What you have to do: Reproduce the listing from the line with "Among point (348, 107), point" to the line with "0.98 meters", changing "item" to "object" and keeping everything else identical.

Dataset content:
Start

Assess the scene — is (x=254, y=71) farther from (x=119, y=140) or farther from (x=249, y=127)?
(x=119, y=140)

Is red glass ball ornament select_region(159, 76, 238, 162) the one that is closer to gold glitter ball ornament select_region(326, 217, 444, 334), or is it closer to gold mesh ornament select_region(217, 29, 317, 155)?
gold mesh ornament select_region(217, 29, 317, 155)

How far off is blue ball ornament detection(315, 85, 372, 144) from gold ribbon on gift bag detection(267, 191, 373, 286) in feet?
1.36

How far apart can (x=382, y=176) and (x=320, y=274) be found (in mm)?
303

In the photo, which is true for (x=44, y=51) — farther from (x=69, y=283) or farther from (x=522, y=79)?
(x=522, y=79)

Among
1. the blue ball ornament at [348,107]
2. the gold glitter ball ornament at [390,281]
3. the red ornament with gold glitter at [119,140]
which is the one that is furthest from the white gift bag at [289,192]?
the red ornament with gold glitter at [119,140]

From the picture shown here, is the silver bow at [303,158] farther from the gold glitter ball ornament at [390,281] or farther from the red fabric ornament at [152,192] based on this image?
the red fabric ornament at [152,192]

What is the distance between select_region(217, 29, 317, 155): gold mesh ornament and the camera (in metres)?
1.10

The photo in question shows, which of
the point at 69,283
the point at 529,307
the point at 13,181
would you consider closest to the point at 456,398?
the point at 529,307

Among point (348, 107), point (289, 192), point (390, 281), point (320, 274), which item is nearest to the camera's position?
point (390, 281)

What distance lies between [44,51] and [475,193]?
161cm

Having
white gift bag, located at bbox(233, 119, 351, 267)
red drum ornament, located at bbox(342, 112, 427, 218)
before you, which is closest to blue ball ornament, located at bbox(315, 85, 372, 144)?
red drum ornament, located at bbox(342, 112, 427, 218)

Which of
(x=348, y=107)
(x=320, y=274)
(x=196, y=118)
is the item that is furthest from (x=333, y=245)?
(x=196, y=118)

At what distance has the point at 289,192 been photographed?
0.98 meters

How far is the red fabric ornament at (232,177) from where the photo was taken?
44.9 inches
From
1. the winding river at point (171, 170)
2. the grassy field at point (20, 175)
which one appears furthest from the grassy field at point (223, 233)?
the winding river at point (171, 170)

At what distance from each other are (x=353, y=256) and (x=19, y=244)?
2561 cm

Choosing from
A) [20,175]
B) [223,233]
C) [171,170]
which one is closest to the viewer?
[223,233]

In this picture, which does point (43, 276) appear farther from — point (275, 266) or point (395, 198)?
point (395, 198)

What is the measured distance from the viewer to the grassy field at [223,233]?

End

Result of this task:
Among point (348, 107), point (289, 192), point (390, 281), point (320, 274), which object is nearest to the camera's position?
point (390, 281)

What distance lies between [44,51] and [475,193]?
161cm

Having
white gift bag, located at bbox(233, 119, 351, 267)
red drum ornament, located at bbox(342, 112, 427, 218)
before you, which is closest to blue ball ornament, located at bbox(315, 85, 372, 144)?
red drum ornament, located at bbox(342, 112, 427, 218)

Which of
(x=348, y=107)
(x=320, y=274)
(x=196, y=118)
is the object that is furthest from (x=333, y=245)?
(x=196, y=118)

At what distance has the point at 289,192 been photographed?
0.98 meters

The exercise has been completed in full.